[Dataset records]
Content starts
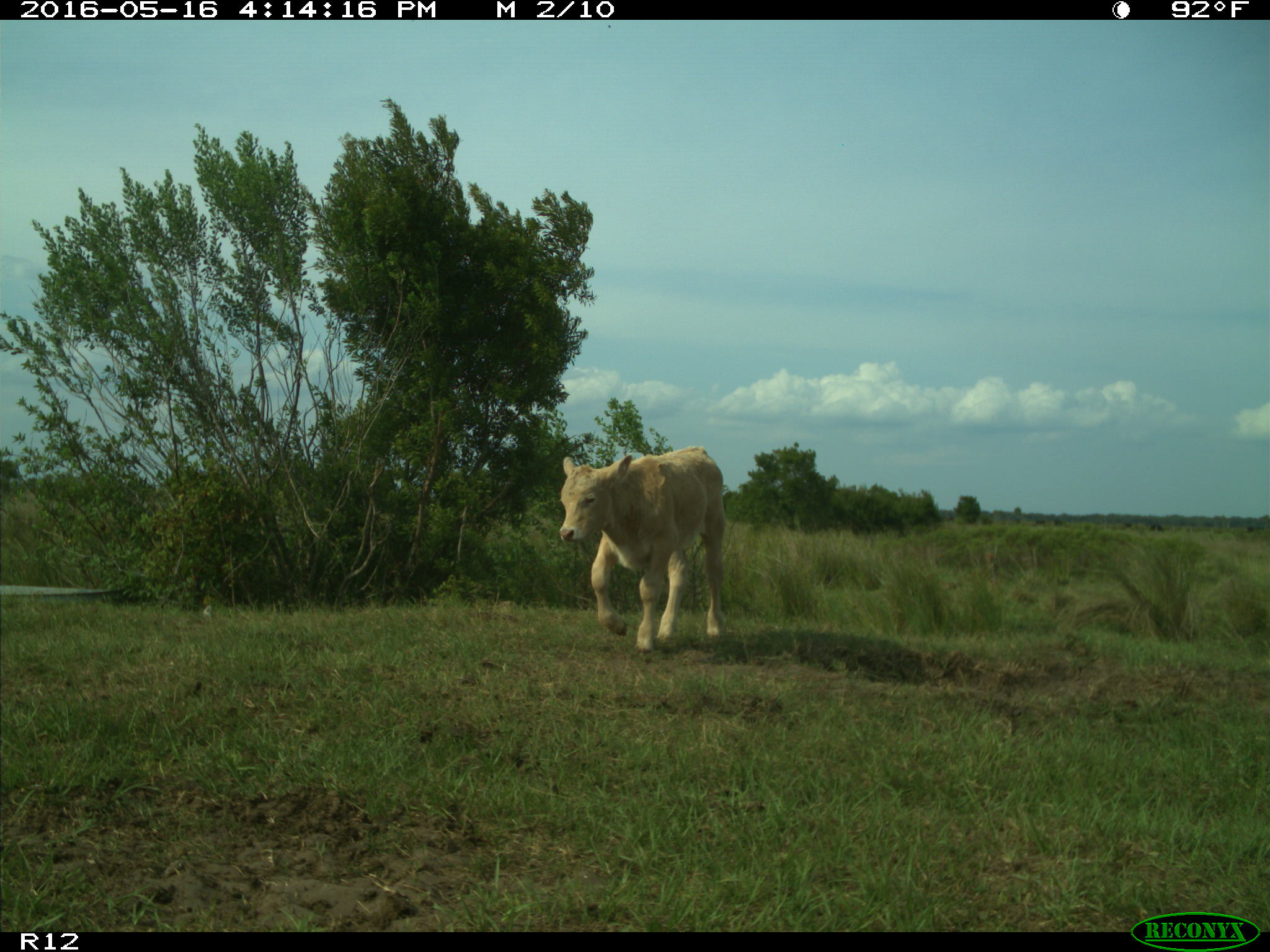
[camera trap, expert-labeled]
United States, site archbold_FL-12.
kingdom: Animalia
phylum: Chordata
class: Mammalia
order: Artiodactyla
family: Bovidae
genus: Bos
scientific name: Bos taurus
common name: domestic cow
Bos taurus (domestic cow).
Content ends
Your assignment:
The answer must be the entries above, printed exactly, with no pictures.

Expected answer:
[camera trap, expert-labeled]
United States, site archbold_FL-12.
kingdom: Animalia
phylum: Chordata
class: Mammalia
order: Artiodactyla
family: Bovidae
genus: Bos
scientific name: Bos taurus
common name: domestic cow
Bos taurus (domestic cow).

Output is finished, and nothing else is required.